### Prompt a
Report every line in the listing below that contains the word "railing".

[begin Source extract]

Well, thanks for all of the feedback. I decided to go with the ES-8A from PM but I'll install it myself. That option best fit my budget and I've installed a DRO on two different mills so I have some experience. Now it's time to move the old lathe to a new temporary resting place and get it ready for sale. I'll hang on to it until the new lathe is up and running. I have to order up some leveling pads, I was using mason pads but want to switch to a solid steel version as they seem to be a better solution for a lathe. What size fits the PM-1340GT? I searched the different threads but couldn't find an actual size.


----------



## mksj (Nov 30, 2015)

Nice choice on the DRO, will send some pictures on the factory install to give you a starting point. If I installed mine, I would have modified the X mount to allow access to the lock.

The bottom cabinet has 2 holes next to each other for leveling pads, one is threaded for 1/2"-13 stud, the other is larger.  So something along the lines of the BSW-2X depending on the height you want (2-4"). I have the BSW-2A with a 4" stud, the machine uses 4 feet. I also have additional bracing between the cabinets.
http://www.swmanufacturing.com/part_photo.asp?pid=BSW-2A&PROD_ID=101&TYP_ID=1
Non-skid version.
http://www.zoro.com/s-w-leveling-mo...gclid=COmP0uq2uMkCFZRffgodCvAJGA&gclsrc=aw.ds


----------



## sanddan (Nov 30, 2015)

Thanks Mark, just what I needed. Do you have any pictures of the added reinforcement? My current lathe has a similar looking base, on that one I didn't use the center sheet metal support (it came mangled up from shipping) but made a base weldment that tied the two towers together and also spread the leveling feet a bit for added stability. I doubt the support I built would work for the PM-1340GT as it is a slightly bigger lathe. I might look at adding a tool chest to the center area but I'll measure the lathe when it arrives and decide from there.


----------



## joshua43214 (Nov 30, 2015)

Hey all, I was just watching YouTube and found this video from Keith Rucker.
I thought it might be relevant to people considering a magnetic DRO.




Skip to 23:00
In short, a bit of steel got down near the read head and was screwing up the readings.
It looks like he is using the DroPros ES400 that has been one of the popular items in this thread.
I was always under the impression that magnetic scales were more or less immune to contamination, but it seems I was wrong.

either way, by all reports this is a very nice set-up and is very accurate. Just use a sanity check, and do not assume the read heads are immune to contamination.


----------



## mksj (Nov 30, 2015)

Cabinets are pretty narrow, I uses some 2x2 steel square tubing connected at each end and then bolted to each cabinet side. Since I have access behind my machine, I mounted shelves to store chucks and short metal stock.


----------



## zmotorsports (Nov 30, 2015)

sanddan said:


> I might look at adding a tool chest to the center area but I'll measure the lathe when it arrives and decide from there.



This is exactly what I am going to do this winter, add a toolbox/drawer section under the lathe and between the side cabinets.  There is a lot of wasted space there.  I have been keeping an eye out for a suitable drawer/toolbox but so far no luck finding anything used.  When I finally get around to having some time and if I haven't found anything used, I will just have to bite the bullet and purchase a box that fits and then build a framework that will also tie the cabinets together as well as house the drawers.

[end Source extract]
[begin Record excerpts]

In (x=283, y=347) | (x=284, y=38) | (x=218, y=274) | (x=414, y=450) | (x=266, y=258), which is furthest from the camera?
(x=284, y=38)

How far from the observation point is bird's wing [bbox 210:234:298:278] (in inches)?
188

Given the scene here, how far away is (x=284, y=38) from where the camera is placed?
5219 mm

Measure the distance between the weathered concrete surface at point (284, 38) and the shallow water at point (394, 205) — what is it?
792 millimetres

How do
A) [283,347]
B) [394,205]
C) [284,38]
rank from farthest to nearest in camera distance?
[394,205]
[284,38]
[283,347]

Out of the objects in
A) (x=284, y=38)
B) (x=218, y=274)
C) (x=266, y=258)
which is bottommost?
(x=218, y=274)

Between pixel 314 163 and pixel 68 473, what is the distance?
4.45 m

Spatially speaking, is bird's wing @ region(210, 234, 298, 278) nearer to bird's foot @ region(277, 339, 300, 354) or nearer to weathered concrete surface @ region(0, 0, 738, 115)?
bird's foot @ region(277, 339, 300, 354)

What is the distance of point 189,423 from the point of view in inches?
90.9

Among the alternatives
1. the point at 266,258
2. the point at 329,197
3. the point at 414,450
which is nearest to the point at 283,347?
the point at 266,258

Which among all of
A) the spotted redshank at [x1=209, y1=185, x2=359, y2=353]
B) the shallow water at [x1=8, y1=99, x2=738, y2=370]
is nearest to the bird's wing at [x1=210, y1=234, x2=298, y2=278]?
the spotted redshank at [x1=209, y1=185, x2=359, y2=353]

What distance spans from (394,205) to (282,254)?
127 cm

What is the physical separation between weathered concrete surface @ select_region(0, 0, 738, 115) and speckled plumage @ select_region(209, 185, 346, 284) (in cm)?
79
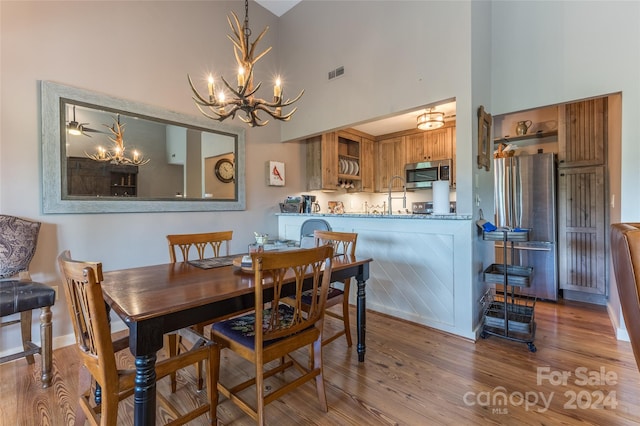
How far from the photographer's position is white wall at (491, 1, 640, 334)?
7.68 feet

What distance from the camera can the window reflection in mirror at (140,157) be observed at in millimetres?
2557

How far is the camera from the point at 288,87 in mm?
4168

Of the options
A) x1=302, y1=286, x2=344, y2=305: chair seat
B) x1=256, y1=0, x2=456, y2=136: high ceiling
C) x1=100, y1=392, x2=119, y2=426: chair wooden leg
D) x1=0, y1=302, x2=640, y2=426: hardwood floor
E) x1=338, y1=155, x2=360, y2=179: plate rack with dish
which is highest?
x1=256, y1=0, x2=456, y2=136: high ceiling

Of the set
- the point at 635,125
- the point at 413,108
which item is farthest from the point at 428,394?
the point at 635,125

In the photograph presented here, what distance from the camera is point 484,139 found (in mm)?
2777

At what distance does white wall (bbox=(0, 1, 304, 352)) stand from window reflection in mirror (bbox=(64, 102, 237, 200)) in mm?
210

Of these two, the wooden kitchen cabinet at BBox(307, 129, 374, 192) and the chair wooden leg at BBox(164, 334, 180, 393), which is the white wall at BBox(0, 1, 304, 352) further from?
the chair wooden leg at BBox(164, 334, 180, 393)

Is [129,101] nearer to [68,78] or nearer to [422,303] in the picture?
[68,78]

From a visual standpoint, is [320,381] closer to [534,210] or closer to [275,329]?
[275,329]

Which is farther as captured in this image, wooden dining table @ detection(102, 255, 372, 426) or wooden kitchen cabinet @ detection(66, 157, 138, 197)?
wooden kitchen cabinet @ detection(66, 157, 138, 197)

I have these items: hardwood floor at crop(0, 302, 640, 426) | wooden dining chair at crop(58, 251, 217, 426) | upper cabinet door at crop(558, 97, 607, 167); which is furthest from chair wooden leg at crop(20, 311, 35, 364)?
upper cabinet door at crop(558, 97, 607, 167)

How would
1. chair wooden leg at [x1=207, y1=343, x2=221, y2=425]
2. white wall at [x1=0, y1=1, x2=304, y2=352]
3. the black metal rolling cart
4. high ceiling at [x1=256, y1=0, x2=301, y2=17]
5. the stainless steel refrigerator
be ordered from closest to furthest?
chair wooden leg at [x1=207, y1=343, x2=221, y2=425]
white wall at [x1=0, y1=1, x2=304, y2=352]
the black metal rolling cart
the stainless steel refrigerator
high ceiling at [x1=256, y1=0, x2=301, y2=17]

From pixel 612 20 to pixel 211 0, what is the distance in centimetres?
390

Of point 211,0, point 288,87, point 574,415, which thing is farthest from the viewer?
point 288,87
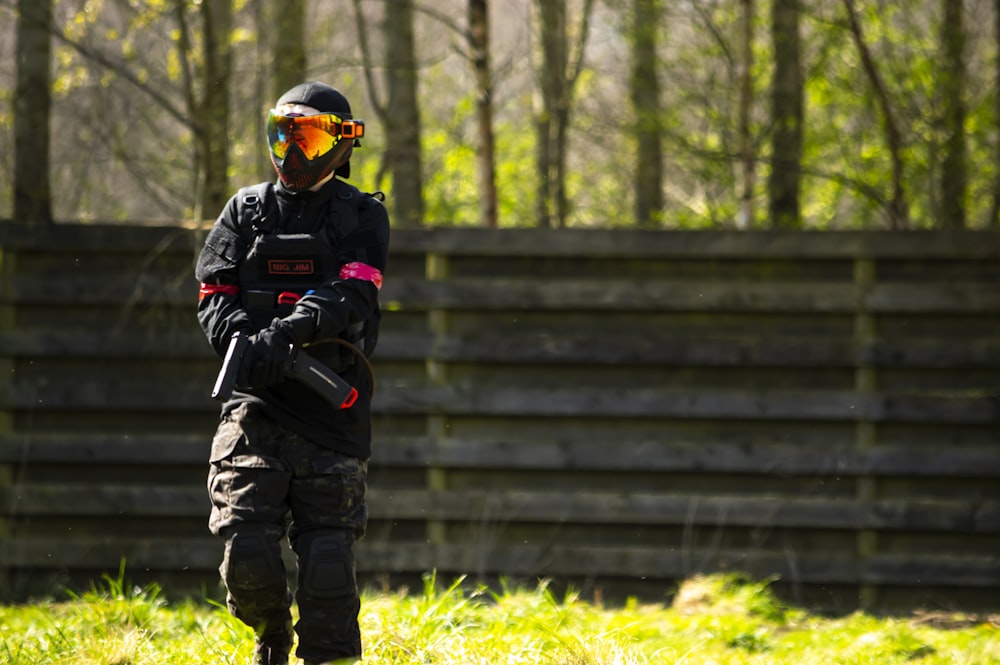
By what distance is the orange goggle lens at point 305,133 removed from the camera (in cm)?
359

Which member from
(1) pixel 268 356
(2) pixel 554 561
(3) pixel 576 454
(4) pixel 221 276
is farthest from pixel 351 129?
(2) pixel 554 561

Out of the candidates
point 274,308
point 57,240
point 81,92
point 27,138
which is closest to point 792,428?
point 274,308

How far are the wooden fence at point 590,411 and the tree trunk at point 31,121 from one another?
2.40ft

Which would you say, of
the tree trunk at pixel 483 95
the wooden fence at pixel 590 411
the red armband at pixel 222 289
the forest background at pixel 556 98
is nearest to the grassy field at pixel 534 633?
the wooden fence at pixel 590 411

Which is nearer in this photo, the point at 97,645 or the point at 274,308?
the point at 274,308

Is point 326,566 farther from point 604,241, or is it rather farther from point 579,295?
point 604,241

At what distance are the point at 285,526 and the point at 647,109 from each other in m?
6.96

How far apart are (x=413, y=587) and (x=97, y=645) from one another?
1.91 m

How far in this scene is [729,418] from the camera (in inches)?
214

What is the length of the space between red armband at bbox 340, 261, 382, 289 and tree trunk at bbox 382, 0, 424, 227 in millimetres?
5256

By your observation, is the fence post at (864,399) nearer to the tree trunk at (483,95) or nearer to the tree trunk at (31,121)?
the tree trunk at (483,95)

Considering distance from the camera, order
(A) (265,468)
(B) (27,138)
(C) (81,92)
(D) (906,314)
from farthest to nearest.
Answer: (C) (81,92), (B) (27,138), (D) (906,314), (A) (265,468)

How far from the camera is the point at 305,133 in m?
3.60

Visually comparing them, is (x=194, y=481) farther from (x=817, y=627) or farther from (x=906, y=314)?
(x=906, y=314)
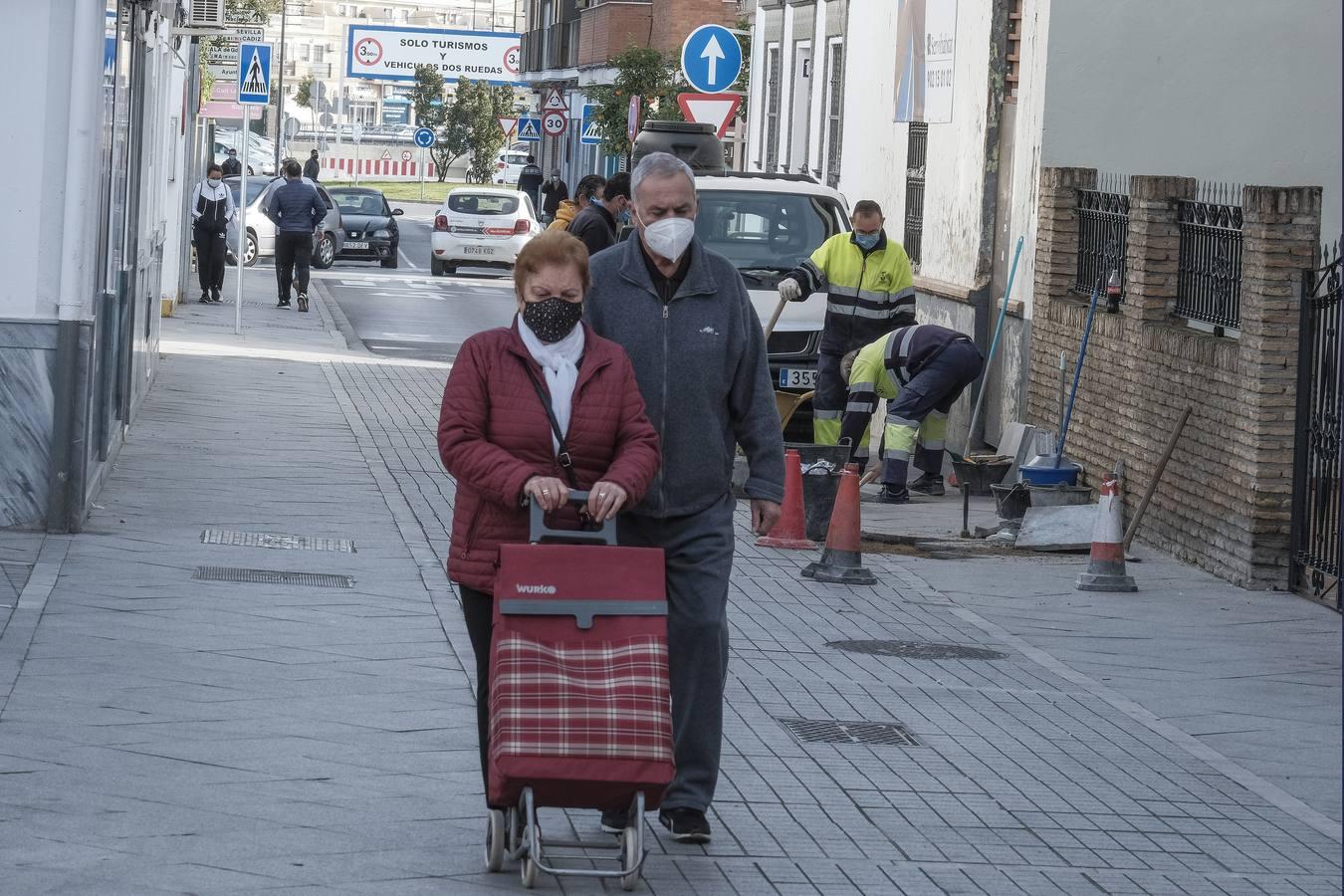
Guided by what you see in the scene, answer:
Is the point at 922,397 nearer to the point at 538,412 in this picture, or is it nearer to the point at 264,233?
the point at 538,412

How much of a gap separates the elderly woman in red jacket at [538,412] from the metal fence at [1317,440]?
19.6 feet

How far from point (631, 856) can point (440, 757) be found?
4.95 feet

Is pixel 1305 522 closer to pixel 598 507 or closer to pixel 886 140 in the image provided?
pixel 598 507

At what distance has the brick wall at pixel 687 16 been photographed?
5106cm

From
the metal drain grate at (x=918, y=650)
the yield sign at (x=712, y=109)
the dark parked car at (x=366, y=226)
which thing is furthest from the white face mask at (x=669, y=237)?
the dark parked car at (x=366, y=226)

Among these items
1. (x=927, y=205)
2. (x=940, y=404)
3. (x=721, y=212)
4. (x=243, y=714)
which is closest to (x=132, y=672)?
(x=243, y=714)

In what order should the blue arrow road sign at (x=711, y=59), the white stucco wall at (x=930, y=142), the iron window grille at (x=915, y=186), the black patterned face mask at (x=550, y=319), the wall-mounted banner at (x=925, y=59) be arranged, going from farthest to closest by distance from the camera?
the blue arrow road sign at (x=711, y=59) < the iron window grille at (x=915, y=186) < the wall-mounted banner at (x=925, y=59) < the white stucco wall at (x=930, y=142) < the black patterned face mask at (x=550, y=319)

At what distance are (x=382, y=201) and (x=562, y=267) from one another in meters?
35.8

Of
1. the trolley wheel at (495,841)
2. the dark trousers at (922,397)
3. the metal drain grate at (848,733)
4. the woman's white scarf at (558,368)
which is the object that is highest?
the woman's white scarf at (558,368)

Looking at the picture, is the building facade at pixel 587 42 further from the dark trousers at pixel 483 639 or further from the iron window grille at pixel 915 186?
the dark trousers at pixel 483 639

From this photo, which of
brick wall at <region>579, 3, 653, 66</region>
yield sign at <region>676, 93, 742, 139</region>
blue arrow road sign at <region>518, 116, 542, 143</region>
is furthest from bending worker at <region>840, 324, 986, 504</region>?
blue arrow road sign at <region>518, 116, 542, 143</region>

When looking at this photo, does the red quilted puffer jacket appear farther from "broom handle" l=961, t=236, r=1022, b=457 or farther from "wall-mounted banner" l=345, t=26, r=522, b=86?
"wall-mounted banner" l=345, t=26, r=522, b=86

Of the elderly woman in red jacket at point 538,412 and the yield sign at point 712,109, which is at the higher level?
the yield sign at point 712,109

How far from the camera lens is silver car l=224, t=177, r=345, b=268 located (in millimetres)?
36438
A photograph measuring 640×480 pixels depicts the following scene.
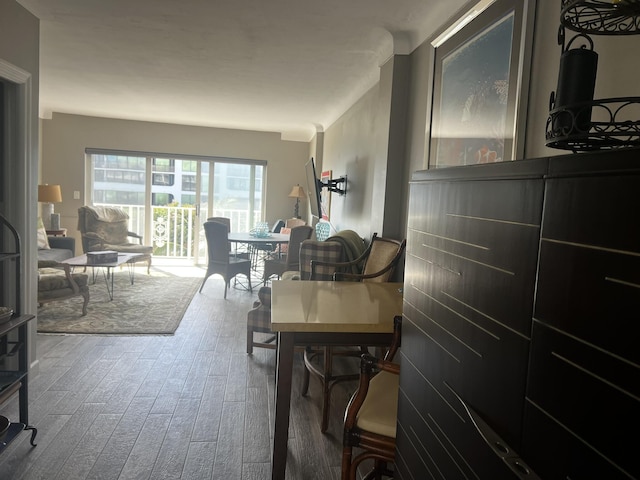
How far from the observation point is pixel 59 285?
410cm

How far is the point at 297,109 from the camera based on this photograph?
5598 millimetres

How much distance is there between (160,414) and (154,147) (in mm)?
5685

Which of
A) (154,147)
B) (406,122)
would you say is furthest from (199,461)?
(154,147)

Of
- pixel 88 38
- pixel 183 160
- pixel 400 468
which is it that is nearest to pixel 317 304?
pixel 400 468

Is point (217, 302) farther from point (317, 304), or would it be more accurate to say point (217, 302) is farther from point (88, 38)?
point (317, 304)

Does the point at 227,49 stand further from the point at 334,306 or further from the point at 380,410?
the point at 380,410

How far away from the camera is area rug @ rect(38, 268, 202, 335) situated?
3942mm

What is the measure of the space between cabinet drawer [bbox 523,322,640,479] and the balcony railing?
734 centimetres

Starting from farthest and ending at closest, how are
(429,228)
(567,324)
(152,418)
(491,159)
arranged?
(152,418)
(491,159)
(429,228)
(567,324)

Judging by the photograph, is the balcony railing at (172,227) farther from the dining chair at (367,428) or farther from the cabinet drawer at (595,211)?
the cabinet drawer at (595,211)

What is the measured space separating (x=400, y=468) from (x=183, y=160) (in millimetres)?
7001

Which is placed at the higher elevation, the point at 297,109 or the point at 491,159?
the point at 297,109

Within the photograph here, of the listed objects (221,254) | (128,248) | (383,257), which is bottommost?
(128,248)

[end Record excerpts]

### Prompt b
Repeat word for word the part of the lathe thread between "The bottom cabinet" and "Non-skid version.", inclusive.

### Task solution a
What is the measure of the space between cabinet drawer [bbox 523,322,640,479] and the balcony railing?
Judging by the photograph, is the balcony railing at (172,227) farther from the dining chair at (367,428) or farther from the cabinet drawer at (595,211)?

### Task solution b
The bottom cabinet has 2 holes next to each other for leveling pads, one is threaded for 1/2"-13 stud, the other is larger.  So something along the lines of the BSW-2X depending on the height you want (2-4"). I have the BSW-2A with a 4" stud, the machine uses 4 feet. I also have additional bracing between the cabinets.
http://www.swmanufacturing.com/part_photo.asp?pid=BSW-2A&PROD_ID=101&TYP_ID=1
Non-skid version.